▸ **Selected passage**:
────────────────────────────────────────

The climax of Sunday night’s episode

Prior to this summer, little was known about the Gold Coast model; however, her agent Kathy Castens, of Katz Model Management, said the future was bright for the 21-year-old.

“Her look is very commercial given she has a very sultry feel about her, yet she still oozes girl-next-door great looks. And of course, with the ratings success of her Channel 7 show, the sky’s the limit now,” Ms Castens said, in what can only be described as corporate PR drivel.

Channel 9, chasing a similar hit, is launching a lowbrow, shameless rip-off of Channel 7’s show when it premieres Everybody’s Favourite Bogan WAGS Watch Cricket. Set in Adelaide, the show follows a group of B-list celebrities such as Kyly Boldy, Rianna Ponting and Lee Furlong as they watch Australia’s cricket team take on India in the fourth Test match.

The reality TV stars of tomorrow, unfortunately

The show has already attracted a wide range of sponsors, with energy drink company Mother, chocolate milk brand Dare, VB, Holden and controversial bogan-focused clothing company Ed Hardy rushing to associate their products with the trashy programme.

By Nick Gordon

Psychologist Warns: T20 Cricket Breeds Criminal Deviancy

A leading psychologist has warned that the new T20 phenomena sweeping world cricket is attracting the criminally inclined to the sport – and effectively dumbing down a generation of already slow-minded children, in turn making them more inclined to criminal behaviour.

Following last week’s brace of ugly incidents during – and in  the aftermath of – a KFC Big Bash game at the SCG, where one man was stabbed and one fan beaten to a pulp by in a wonderful advertisement for the NSW police department, leading Australian psychologist Ronald Norton has issued a “what did you expect?” at both Cricket Australia and the Australian Government for backing the format.

────────────────────────────────────────

▸ **Data records**:
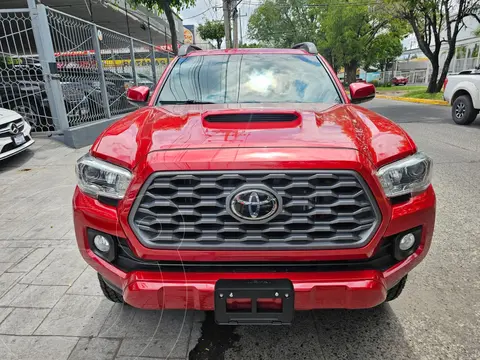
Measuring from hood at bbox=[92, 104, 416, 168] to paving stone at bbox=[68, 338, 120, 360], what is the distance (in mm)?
1111

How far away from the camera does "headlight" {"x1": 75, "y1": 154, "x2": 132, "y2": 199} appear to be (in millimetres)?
1649

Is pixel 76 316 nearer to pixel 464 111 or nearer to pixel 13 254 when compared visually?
pixel 13 254

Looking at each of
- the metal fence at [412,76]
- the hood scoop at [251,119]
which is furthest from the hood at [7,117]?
the metal fence at [412,76]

────────────────────────────────────────

▸ **Tasks to perform**:
1. Condense the paragraph of the reality TV and cricket piece that begins "Channel 9, chasing a similar hit" into one shorter sentence, keeping its main facts.
2. Pick up the reality TV and cricket piece after its final sentence and write the next part in the same voice.
The data has nothing to do with the reality TV and cricket piece.

▸ **Answers below**:
1. Channel 9 is copying Channel 7's show with Everybody's Favourite Bogan WAGS Watch Cricket, set in Adelaide, in which B-list celebrities including Kyly Boldy, Rianna Ponting and Lee Furlong watch Australia play India in the fourth Test.

2.
Lee, helping dumb down Australian youths

“The effective hit and giggle nature of T20 has our current crop of children craving instant gratification; it is further damaging already fragile attention spans reeling from hours of computer gaming and online pornography,” Norton barked.

A recent study by the UNSW Psych department found that Test Cricket formed thoughtful, analytical, composed and enduring minds, while T20 created violent, edgy, and selfish minds with an unhealthy disrespect for fast bowlers – much like that of Kevin Pietersen or an ice addict.

“It then stands to reason that the game also attracts people already of this mindset and therefore safe to say that the stands at the upcoming T20 matches between Australia and India will be filled with meth-heads, drug dealers, gangsters and Kevin Pietersen,” Norton explained.

The mental stability of an ice addict

Attend at your own peril.

Famed shrink and renowned sociopath Dr. Phil has even waded into the debate after visiting Australia in anticipation for his “Dr. Phil Down Under” series, which will hopefully never be aired.

“Australians are already criminally inclined; it’s in both their blood and heritage,” he said.

“I can’t understand why [Cricket Australia] would be pandering to these instincts. It’s like wounding yourself and laying in front of a circus lion – the animal may be tamed, but it’s still gonna rip your motherfucking arms off.”

Dr Phil sent a stern warning to Cricket Australia

Cricket Australia declined to comment when approached on the findings, instead doing everything in their power to divert attention from the enormous Mitchell Johnson voodoo doll hanging at the back John Inverarity’s office.

“Mitchell Johnson is an invaluable part of the Australian team and will definitely play Test cricket again,” Inverarity smirked.

Security has been heightened at the upcoming KFC Big Bash final between the Perth Scorchers and Sydney Sixers, but WACA officials have informed that this is merely to keep the Indian media out of the ground lest any more footage of their notorious pitch-parties goes to air.

Getting boozed at the WACA

“If they’d been there half an hour later when Johnny was taking a Noa Nadruku ‘long-drop’ off the top of the roller, we would have really been in trouble,” shouted WACA Curator Cameron Sutherland over his ride-on mower.

“Luckily most of the roaches fell into that enormous crack put in for Tendulkar, so they never found them, and we cleaned up the bulk of [assistant curator] Johnny’s shit at least,” he said, before motoring off.